The Atlas Classic C424 is a great running model with good detail right out of the box.  The newer versions of this model have free-standing grab irons and other detail refinements.  Atlas had an earlier version of this model built by Kato that had molded-on grabs.  My example is one of the newer ones.

This particular C424 is one of the early production versions with the protruding overhangs on the end of the long hood.  My model came decorated for Erie Lackawanna.  Some of these locomotives were used by Conrail in the late 1970s and early 1980s.

As is often the case with mergers, locomotives from predecessor roads are often “patched” with a new number and reporting marks.  Patching is sometimes followed by a complete repaint.  In other cases the locomotives are retired in their original colors.  I wanted to tackle at least one patched locomotive for this project, and this little C424 intrigued me.

While this model was generally correct for a former EL Conrail C424, there were some things that needed to be changed.  I removed the factory air horn and replaced it with a pair of single-chime horns.  One of these is mounted on a custom fabricated bracket on the front of the cab.  I even modeled the air line that powers the horn.

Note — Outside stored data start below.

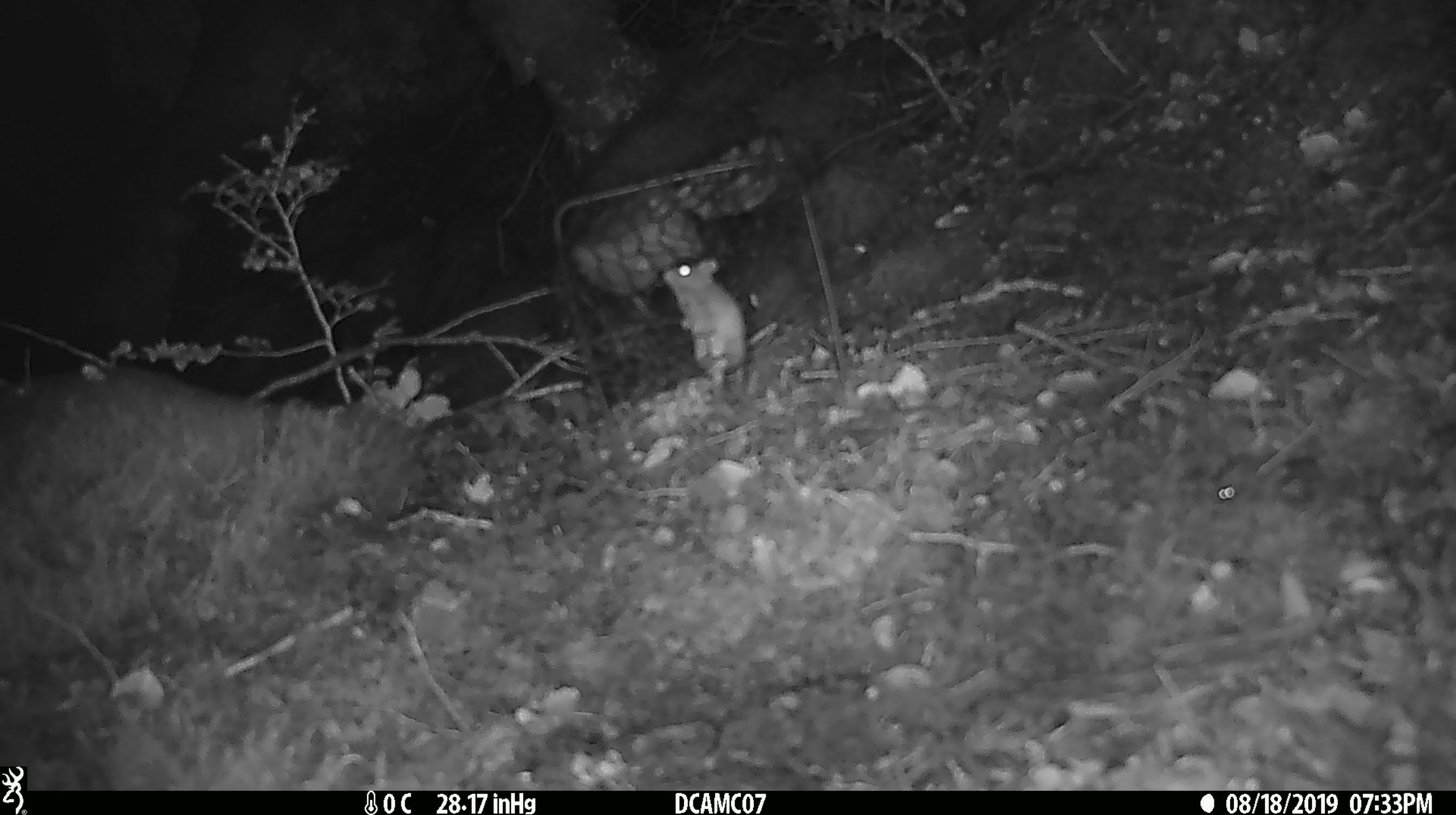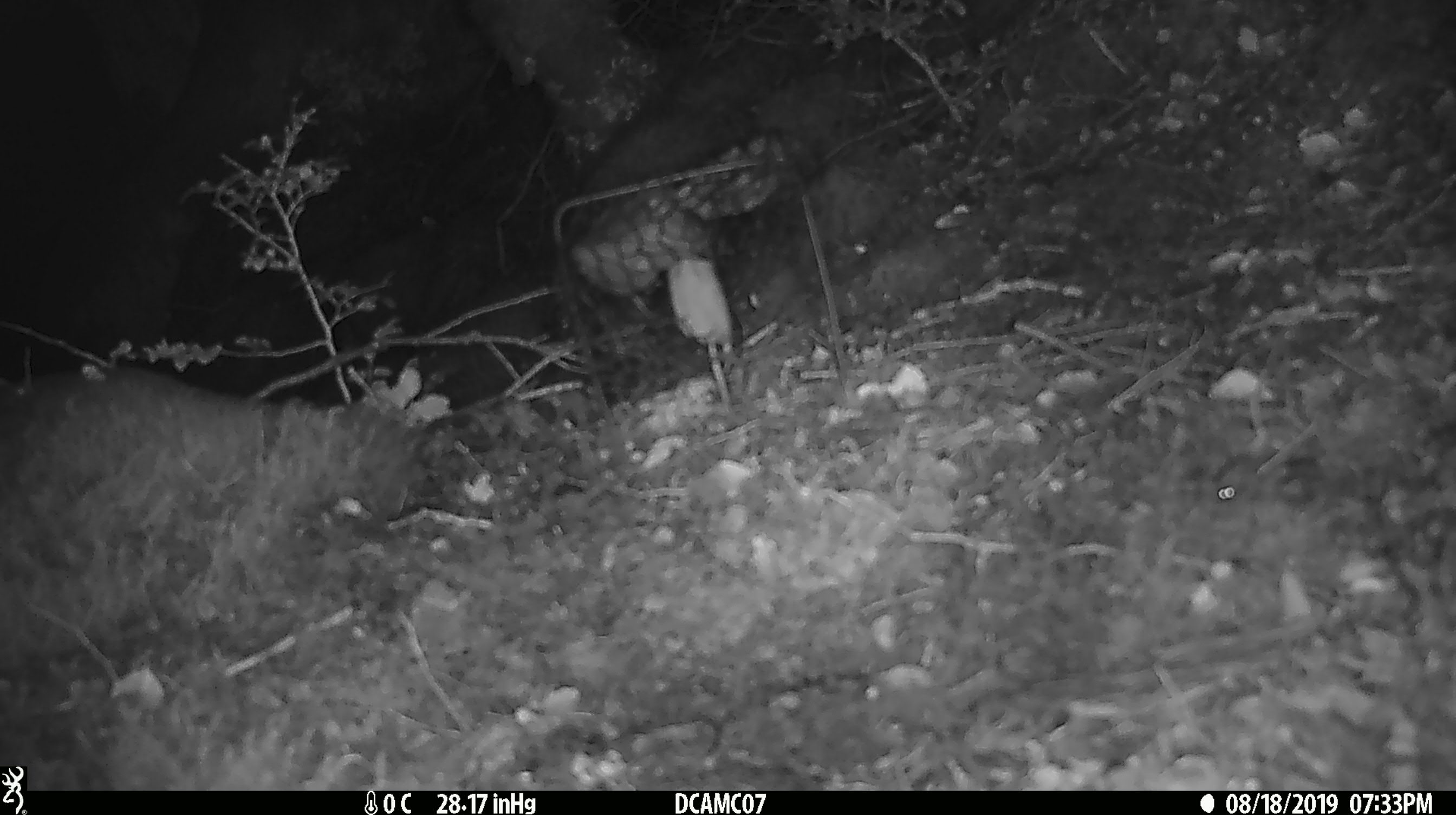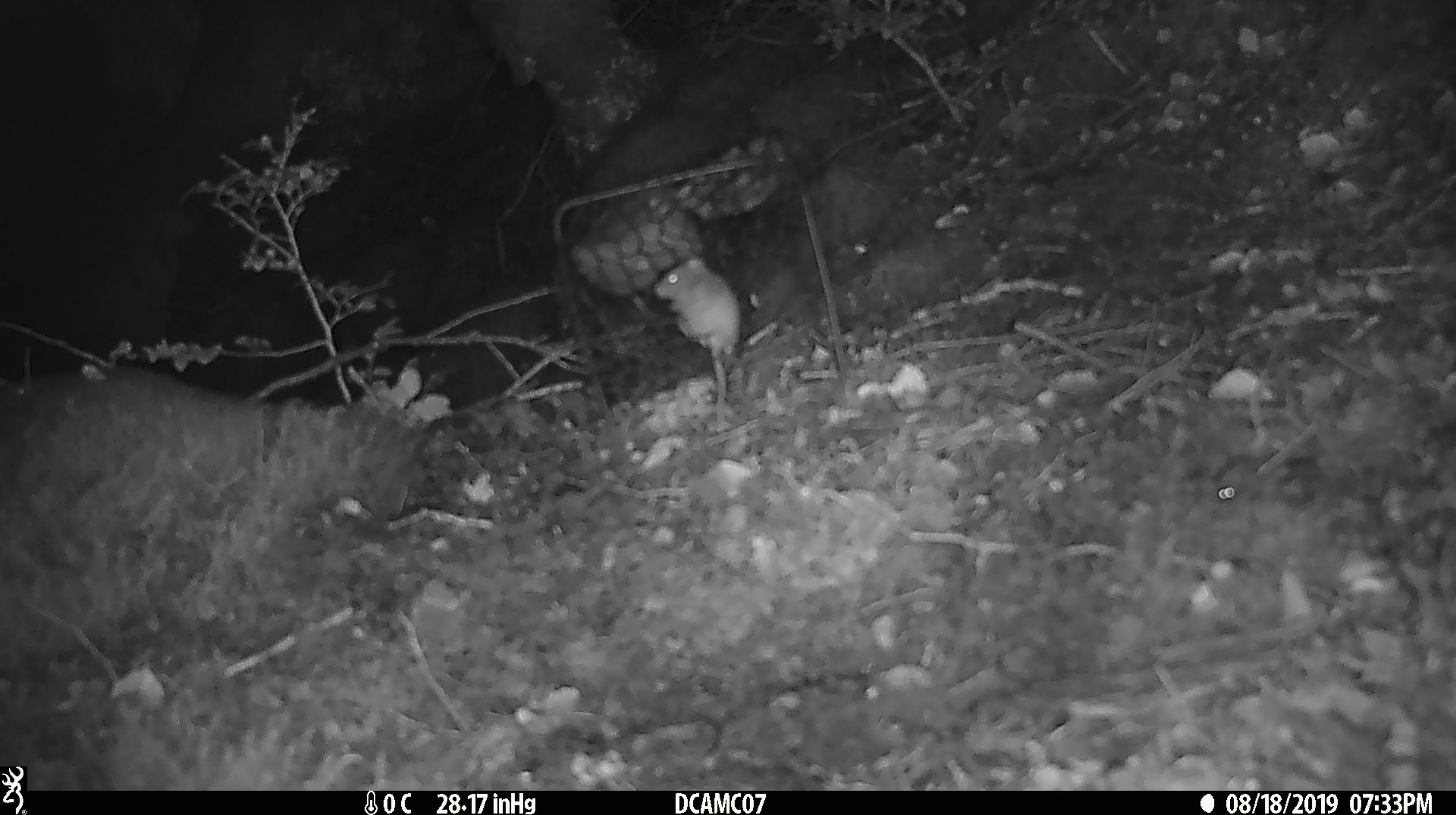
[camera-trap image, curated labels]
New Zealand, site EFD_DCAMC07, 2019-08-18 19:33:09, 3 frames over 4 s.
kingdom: Animalia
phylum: Chordata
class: Mammalia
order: Rodentia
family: Muridae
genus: Mus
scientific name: Mus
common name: mouse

I fabricated another bracket for the antenna on the roof since I could not find any commercial part that was suitable.  I show how I did this in the program.

CR C424 2475

Modified C424 Fuel Tank

Another area that needed attention was the fuel tank.  The semi-cylindrical bulges on the side of the tank were shorter on the EL units than on the tank that comes stock with the Atlas model.  I show how I built a new fuel tank from Atlas parts.

As with the Canadian Pacific C630M, I wanted to make the class lights independently operable.  This was slightly more complicated on this model since there were also class lights on the rear.  The model only had circles to indicate where the rear class lights were positioned.  There were no lights there at all, so I had to drill holes and fabricate my own from fiber optics.  As with the other models, I also made the number boards operate independently.

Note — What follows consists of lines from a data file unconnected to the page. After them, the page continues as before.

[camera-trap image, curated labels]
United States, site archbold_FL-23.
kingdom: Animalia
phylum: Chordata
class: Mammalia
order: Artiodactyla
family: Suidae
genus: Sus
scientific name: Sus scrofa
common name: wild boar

The Atlas C424 model has no provision for sound.  I show how I added a speaker and enclosure.

I also added other small details, including a speed recorder and other cabling on the trucks.

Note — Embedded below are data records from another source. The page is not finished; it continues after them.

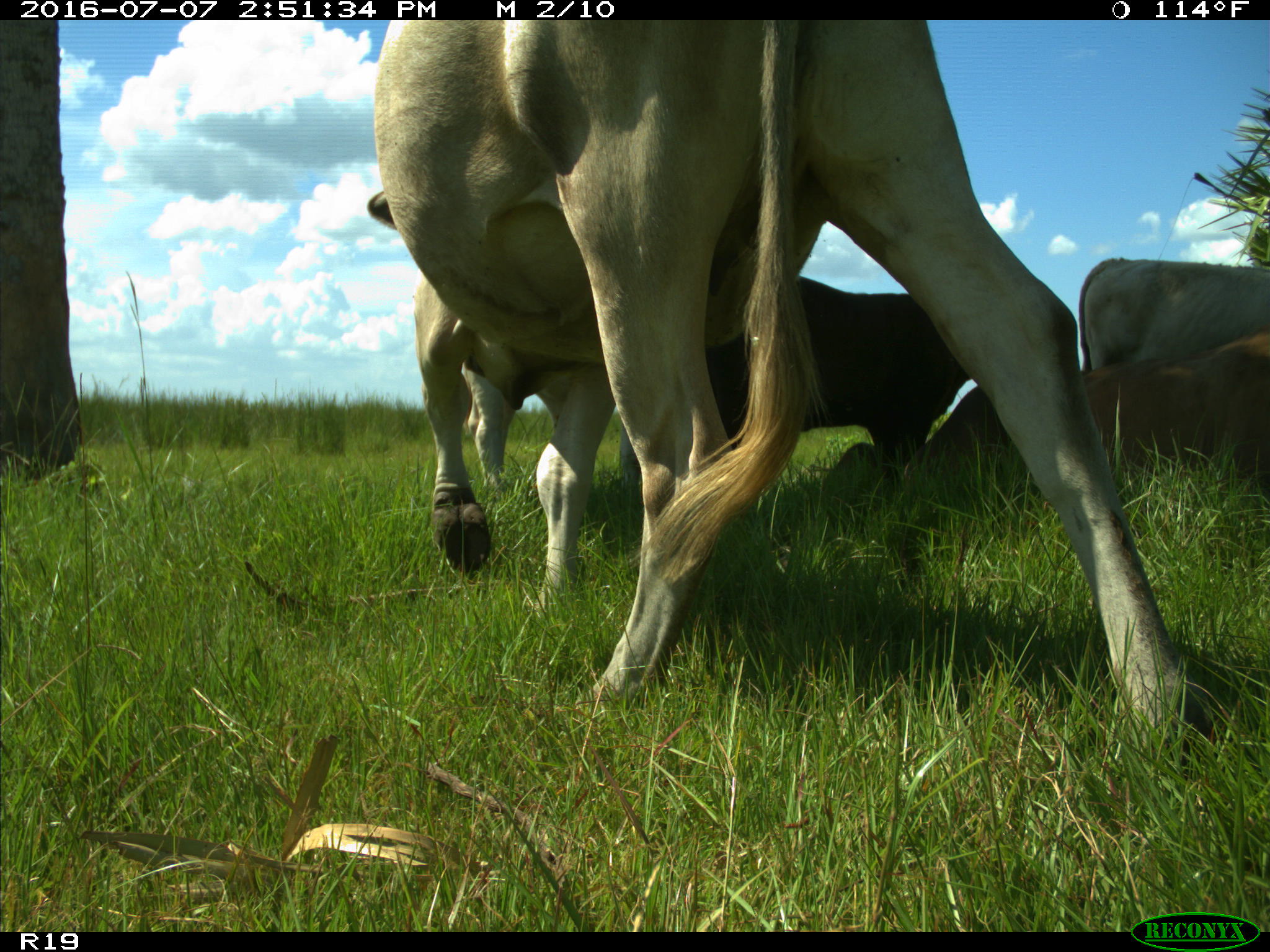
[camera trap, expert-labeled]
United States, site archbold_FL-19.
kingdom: Animalia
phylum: Chordata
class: Mammalia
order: Artiodactyla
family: Bovidae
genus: Bos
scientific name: Bos taurus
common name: domestic cow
Bos taurus (domestic cow).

Before I could patch the locomotive for Conrail I first had to remove the Erie Lackawanna name and road number.  In the program I show how to do this without doing damage to the underlying paint.  I applied a new Conrail number and “CR” stencil using Microscale decals.  I had to redo the number boards as well.

I was not able to find a large number of photos of these units in Conrail service.  The photos I did find showed that these locomotives were allowed to become very dirty.  I tried to reproduce the look I saw in the photos.  This is a locomotive running out its last miles before being retired.

For the run-by shots of CR 2475 at the end of the chapter, I paired my C424 with the Conrail SD40 that I built for HO DCC Installs Volume 1.

My Atlas C424 is equipped with an ESU LokSound Select 6-function DCC sound decoder.